Os governos municipais, estaduais e federais precisam olhar com atenção para a gravidade desse problema que afeta a saúde brasileira em todas as faixas etárias, da infância à velhice, e fortalecer os serviços, capacitar os profissionais, promover formação continuada e supervisão dos casos, discuti-los, definir protocolos e fluxos locais.
IHU – Por outro lado, no sistema privado, a saúde mental não tem maior espaço. Muitos planos ainda limitam consultas e tratamentos. O que isso representa?
Joviana Avanci – Representa a escassez ainda maior de oferta de atendimento, que costuma ter custo alto, frente às condições de renda da maior parte da população. Todo esse cenário deixa à deriva uma parcela grande de pessoas que precisam de psicoterapia ou tratamento psiquiátrico, ocasionando muito sofrimento.
IHU – Qual o custo social do adoecimento nos casos em que a saúde mental é abalada?

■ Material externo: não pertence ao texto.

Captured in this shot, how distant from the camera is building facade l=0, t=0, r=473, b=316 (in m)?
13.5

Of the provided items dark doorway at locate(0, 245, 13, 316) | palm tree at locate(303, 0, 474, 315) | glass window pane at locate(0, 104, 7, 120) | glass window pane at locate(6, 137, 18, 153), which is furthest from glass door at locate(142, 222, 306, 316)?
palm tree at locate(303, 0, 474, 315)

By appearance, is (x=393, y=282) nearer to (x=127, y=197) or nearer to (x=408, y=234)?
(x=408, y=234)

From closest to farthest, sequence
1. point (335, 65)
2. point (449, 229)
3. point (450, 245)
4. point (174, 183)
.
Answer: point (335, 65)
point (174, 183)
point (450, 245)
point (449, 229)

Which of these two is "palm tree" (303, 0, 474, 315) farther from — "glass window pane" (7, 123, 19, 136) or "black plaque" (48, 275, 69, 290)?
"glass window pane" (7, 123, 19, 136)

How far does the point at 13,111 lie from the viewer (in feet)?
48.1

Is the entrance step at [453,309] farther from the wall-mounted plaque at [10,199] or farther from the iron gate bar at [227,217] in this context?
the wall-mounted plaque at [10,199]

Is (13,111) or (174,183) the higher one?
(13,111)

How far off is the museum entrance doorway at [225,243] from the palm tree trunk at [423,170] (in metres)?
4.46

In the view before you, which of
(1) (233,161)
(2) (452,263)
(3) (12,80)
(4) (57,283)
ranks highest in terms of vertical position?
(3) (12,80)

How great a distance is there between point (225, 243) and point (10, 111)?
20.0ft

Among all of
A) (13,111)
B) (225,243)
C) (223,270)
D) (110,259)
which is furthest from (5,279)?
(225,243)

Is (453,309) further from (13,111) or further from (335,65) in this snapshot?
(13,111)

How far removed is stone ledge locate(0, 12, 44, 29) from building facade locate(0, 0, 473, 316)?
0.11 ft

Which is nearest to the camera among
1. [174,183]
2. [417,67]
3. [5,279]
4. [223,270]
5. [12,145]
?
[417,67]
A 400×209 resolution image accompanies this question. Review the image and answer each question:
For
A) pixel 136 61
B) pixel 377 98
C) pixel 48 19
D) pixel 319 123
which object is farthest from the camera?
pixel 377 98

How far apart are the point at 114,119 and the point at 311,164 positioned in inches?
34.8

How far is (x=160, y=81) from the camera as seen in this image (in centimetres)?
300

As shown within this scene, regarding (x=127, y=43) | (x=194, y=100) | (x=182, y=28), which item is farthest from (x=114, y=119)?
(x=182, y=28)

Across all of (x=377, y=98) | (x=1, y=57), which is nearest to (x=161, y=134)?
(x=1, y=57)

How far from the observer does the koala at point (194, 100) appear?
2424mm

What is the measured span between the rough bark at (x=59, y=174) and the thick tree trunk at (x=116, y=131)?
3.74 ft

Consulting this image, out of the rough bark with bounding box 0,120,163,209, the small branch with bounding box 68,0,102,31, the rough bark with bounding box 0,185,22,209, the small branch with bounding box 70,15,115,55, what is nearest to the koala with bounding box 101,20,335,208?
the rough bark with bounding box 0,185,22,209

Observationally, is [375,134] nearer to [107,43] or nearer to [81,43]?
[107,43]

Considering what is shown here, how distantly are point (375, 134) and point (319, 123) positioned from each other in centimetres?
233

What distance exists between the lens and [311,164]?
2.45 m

Joviana Avanci – O custo da incapacidade, de doenças, do sofrimento emocional e da morte. No caso de crianças e adolescentes, o custo social afeta toda a família, e pode ser irreversível se não cuidado.
IHU – Que caminhos famílias, sociedade e poder público devem percorrer para preservar a saúde de crianças e jovens?
Joviana Avanci – Acolher, ouvir e procurar ajuda quando perceber que algo não está bem. Não menosprezar sinais de sofrimento emocional nem criticar. A família, na maioria das vezes, precisa também ser ouvida e cuidada. Viver com saúde mental não significa não ter problemas ou sentimentos desagradáveis, mas conseguir falar o que sente sem que isso te faça se sentir desconfortável ou mal. Poder regular e compartilhar o que sente tem sido apontado como uma estratégia eficaz de prevenção de problemas de saúde mental.